A Multi Tracer Approach Reveals Groundwater Residence Times and Dynamic Endmember Mixing in the Subterranean Estuary of a High Energy Beach

Abstract Subterranean estuaries (STEs) under high‐energy conditions function as effective biogeochemical reactors, where waterbodies of varying physico‐chemical properties mix. Chemical reactions within the STE modulate the solute composition of groundwater discharging to the sea providing for example nutrients for plankton growth to coastal ecosystems. Groundwater residence times are fundamental to understanding groundwater flow and transport regimes, and thus to interpreting (bio) geochemical data.

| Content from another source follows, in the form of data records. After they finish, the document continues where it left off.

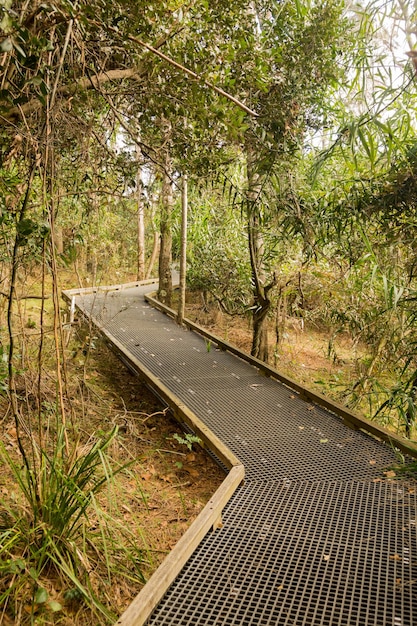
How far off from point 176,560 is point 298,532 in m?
0.73

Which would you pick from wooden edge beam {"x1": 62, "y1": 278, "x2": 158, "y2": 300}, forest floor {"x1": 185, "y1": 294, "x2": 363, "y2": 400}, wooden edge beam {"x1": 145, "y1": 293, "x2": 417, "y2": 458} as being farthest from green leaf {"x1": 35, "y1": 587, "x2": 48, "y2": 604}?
wooden edge beam {"x1": 62, "y1": 278, "x2": 158, "y2": 300}

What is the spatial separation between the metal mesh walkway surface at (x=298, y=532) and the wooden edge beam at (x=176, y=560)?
0.14 ft

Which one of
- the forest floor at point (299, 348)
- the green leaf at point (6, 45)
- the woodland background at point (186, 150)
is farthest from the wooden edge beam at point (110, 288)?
the green leaf at point (6, 45)

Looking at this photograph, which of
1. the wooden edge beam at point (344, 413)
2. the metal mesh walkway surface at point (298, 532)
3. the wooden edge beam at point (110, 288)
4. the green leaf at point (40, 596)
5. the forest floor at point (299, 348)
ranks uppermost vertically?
the wooden edge beam at point (110, 288)

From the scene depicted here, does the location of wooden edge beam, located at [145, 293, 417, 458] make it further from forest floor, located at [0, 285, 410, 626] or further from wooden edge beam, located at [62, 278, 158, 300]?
wooden edge beam, located at [62, 278, 158, 300]

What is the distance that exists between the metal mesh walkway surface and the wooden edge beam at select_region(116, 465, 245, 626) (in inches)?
1.6

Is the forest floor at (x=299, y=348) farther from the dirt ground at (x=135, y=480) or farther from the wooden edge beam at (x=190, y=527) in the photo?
the wooden edge beam at (x=190, y=527)

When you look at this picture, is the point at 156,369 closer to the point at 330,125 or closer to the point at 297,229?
the point at 297,229

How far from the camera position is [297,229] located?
415 cm

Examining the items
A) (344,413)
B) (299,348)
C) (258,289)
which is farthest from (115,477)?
(299,348)

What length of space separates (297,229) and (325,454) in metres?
1.91

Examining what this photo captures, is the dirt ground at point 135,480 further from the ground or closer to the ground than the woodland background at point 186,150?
closer to the ground

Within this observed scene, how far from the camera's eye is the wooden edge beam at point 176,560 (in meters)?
1.69

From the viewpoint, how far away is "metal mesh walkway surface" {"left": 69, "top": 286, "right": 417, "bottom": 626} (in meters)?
1.86
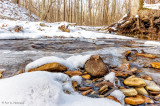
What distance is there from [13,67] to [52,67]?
62 cm

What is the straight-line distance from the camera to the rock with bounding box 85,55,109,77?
1266 mm

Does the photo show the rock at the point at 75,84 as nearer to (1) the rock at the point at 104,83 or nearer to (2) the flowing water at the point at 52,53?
(1) the rock at the point at 104,83

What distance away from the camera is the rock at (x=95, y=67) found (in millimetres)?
1266

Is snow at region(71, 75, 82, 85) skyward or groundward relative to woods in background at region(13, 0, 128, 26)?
groundward

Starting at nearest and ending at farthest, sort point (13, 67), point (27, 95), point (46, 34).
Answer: point (27, 95), point (13, 67), point (46, 34)

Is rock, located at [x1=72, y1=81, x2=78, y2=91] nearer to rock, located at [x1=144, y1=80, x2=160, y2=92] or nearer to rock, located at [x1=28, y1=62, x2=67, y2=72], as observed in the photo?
rock, located at [x1=28, y1=62, x2=67, y2=72]

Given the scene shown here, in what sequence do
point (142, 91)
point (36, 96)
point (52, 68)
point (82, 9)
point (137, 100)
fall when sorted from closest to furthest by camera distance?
point (36, 96), point (137, 100), point (142, 91), point (52, 68), point (82, 9)

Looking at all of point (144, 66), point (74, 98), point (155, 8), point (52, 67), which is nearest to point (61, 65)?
point (52, 67)

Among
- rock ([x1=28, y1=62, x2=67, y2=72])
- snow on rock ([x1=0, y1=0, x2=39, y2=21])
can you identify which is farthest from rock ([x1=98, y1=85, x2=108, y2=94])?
snow on rock ([x1=0, y1=0, x2=39, y2=21])

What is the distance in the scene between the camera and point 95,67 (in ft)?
4.31

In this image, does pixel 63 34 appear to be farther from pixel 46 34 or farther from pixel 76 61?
pixel 76 61

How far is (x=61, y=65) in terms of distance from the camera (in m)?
1.32

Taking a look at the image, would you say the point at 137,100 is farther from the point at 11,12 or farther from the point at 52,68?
the point at 11,12

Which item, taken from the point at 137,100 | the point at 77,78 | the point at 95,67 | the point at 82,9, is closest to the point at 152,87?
the point at 137,100
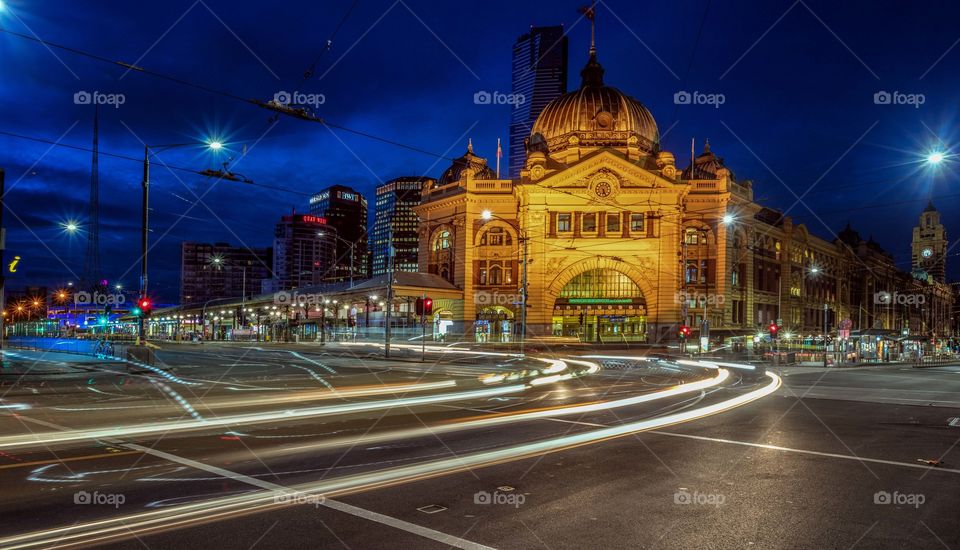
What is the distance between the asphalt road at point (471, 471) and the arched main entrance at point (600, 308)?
47096 millimetres

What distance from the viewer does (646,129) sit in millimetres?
77250

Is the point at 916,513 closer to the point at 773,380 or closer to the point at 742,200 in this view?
the point at 773,380

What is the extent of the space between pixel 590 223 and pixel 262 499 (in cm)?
6069

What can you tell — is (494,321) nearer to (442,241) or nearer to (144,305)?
(442,241)

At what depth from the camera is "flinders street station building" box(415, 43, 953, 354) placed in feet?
214

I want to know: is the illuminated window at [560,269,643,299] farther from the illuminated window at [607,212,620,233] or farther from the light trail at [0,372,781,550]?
the light trail at [0,372,781,550]

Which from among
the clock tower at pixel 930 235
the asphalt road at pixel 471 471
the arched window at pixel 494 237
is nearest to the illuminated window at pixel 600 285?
the arched window at pixel 494 237

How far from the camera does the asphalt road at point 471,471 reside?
6.54 metres

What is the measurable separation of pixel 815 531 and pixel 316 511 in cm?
528

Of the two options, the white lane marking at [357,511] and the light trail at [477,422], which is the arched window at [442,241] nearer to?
the light trail at [477,422]

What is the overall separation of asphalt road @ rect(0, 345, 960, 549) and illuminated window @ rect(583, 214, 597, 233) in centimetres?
4808

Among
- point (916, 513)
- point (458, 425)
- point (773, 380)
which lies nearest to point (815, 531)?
point (916, 513)

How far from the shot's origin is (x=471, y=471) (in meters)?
9.13

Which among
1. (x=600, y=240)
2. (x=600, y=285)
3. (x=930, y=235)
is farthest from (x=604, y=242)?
(x=930, y=235)
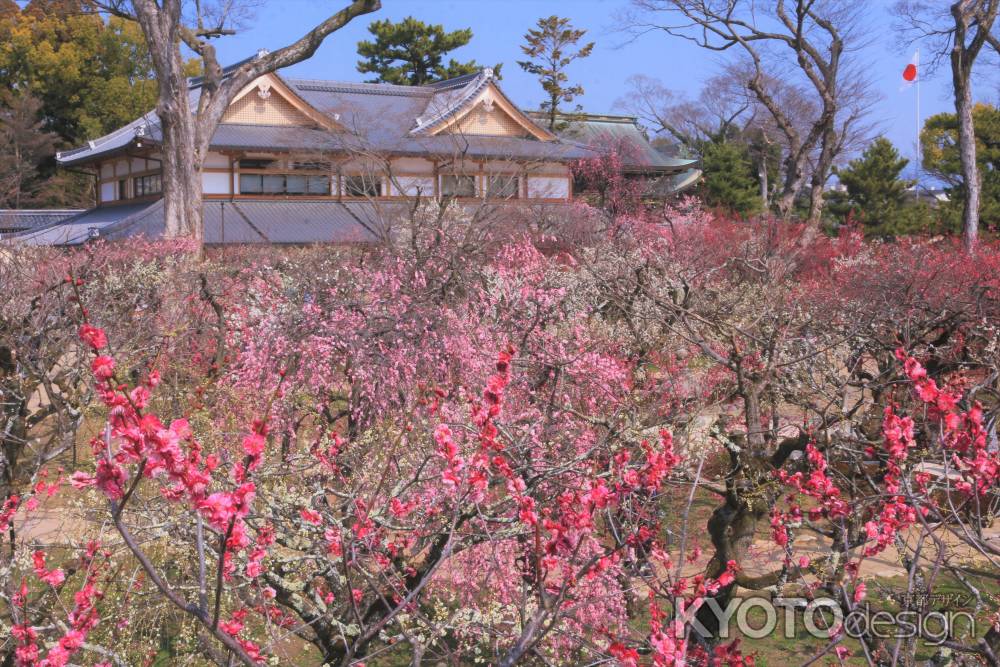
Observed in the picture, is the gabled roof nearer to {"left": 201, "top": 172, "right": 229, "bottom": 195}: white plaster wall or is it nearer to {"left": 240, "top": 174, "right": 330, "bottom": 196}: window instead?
{"left": 240, "top": 174, "right": 330, "bottom": 196}: window

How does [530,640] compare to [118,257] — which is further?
[118,257]

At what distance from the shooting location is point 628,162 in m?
27.6

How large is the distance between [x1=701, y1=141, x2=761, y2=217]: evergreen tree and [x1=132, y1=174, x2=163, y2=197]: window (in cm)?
1606

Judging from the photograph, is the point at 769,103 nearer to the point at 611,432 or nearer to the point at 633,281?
the point at 633,281

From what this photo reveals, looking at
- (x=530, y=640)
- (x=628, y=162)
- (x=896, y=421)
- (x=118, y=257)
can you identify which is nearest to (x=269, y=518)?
(x=530, y=640)

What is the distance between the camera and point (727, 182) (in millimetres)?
28625

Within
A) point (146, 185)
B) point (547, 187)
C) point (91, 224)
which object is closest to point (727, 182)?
point (547, 187)

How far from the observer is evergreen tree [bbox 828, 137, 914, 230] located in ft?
91.6

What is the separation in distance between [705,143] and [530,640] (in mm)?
32817

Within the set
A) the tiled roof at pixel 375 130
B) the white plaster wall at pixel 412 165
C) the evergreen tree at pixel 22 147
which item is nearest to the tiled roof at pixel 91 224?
the tiled roof at pixel 375 130

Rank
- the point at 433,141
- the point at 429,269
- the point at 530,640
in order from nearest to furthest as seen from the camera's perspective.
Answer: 1. the point at 530,640
2. the point at 429,269
3. the point at 433,141

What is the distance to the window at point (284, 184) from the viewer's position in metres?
22.5

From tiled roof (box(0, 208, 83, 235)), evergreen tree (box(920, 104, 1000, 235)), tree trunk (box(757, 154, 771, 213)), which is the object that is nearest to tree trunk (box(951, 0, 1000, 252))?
evergreen tree (box(920, 104, 1000, 235))

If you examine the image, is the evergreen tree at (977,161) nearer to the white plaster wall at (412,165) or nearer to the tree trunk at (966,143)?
the tree trunk at (966,143)
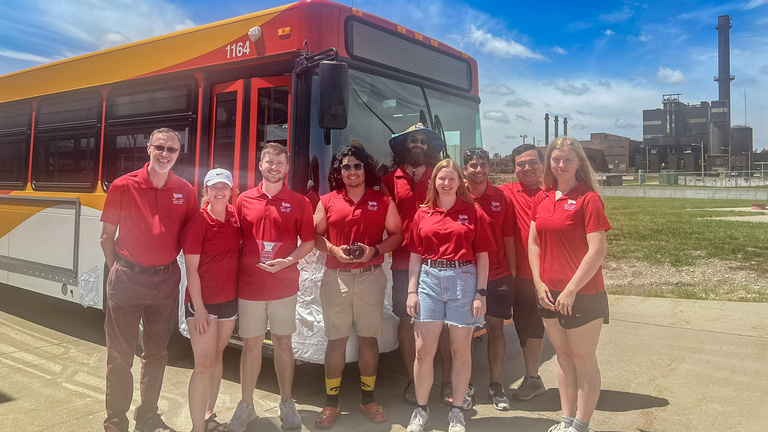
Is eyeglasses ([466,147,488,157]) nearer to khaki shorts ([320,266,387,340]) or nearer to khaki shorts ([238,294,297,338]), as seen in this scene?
khaki shorts ([320,266,387,340])

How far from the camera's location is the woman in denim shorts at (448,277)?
11.4 ft

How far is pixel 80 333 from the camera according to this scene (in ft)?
20.1

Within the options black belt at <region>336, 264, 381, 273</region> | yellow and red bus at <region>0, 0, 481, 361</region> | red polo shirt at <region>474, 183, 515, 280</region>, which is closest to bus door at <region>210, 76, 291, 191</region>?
yellow and red bus at <region>0, 0, 481, 361</region>

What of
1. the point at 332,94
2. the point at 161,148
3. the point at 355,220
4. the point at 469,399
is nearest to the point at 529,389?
the point at 469,399

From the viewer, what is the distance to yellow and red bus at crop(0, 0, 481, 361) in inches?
161

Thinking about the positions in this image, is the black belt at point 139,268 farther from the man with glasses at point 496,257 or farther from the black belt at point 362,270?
the man with glasses at point 496,257

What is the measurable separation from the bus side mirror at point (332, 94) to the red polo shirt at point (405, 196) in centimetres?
63

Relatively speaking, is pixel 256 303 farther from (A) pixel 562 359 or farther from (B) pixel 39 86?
(B) pixel 39 86

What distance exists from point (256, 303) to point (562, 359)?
197cm

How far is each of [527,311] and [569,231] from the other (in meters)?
1.18

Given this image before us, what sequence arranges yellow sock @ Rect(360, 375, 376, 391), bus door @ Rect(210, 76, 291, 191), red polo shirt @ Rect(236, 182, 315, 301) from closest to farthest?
1. red polo shirt @ Rect(236, 182, 315, 301)
2. yellow sock @ Rect(360, 375, 376, 391)
3. bus door @ Rect(210, 76, 291, 191)

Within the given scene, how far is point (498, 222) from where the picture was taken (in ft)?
13.3

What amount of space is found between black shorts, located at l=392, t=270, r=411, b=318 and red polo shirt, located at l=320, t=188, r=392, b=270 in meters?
0.29

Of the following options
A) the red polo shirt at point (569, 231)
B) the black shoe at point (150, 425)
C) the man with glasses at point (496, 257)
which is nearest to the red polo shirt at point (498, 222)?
the man with glasses at point (496, 257)
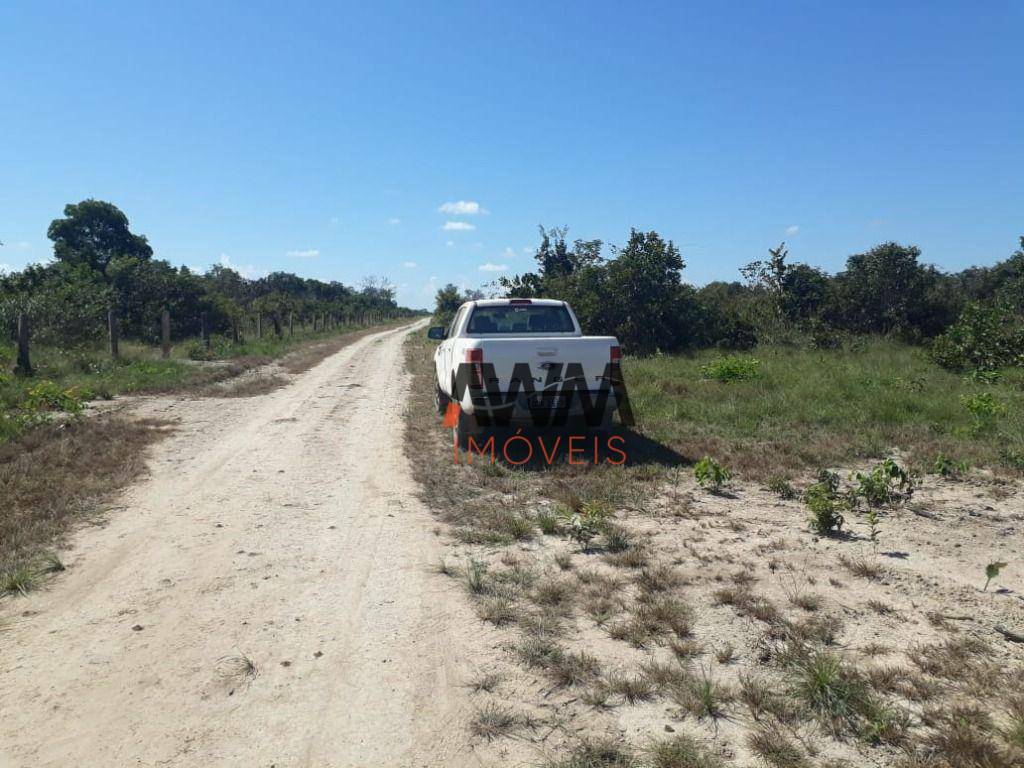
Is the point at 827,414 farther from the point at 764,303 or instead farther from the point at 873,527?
the point at 764,303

The present study aims to exemplarily show for the barrier island Spiekeroog exposed to high energy conditions, how morphological changes of the beach surface imprint on subsurface flow, groundwater age and mixing patterns. To this end, we have combined multiple environmental tracers, including electrical conductivity, apparent tritium‐helium groundwater ages, temperature ( T ) and dissolved silica (Si), obtained over a period of 1.5 years from different depths and locations along a 200 m long cross‐shore transect. The results of apparent groundwater ages, travel times and seawater mixing fractions allowed delineating zones where the different endmembers were prevailing. Recirculating seawater of the upper saline plume (USP), infiltrating near the high water line, was youngest with travel times of days to weeks. Near the dune base, freshwater entering the beach from the islands interior was several years old, subsequently forming the freshwater discharge tube below the USP, and directed toward the discharge zone where decade old brackish groundwater was encountered at depths below 18 m. The results support the interpretation of geochemical data as well as the underlying processes and advance the understanding of the functioning of the biogeochemical reactor in high energy beach systems.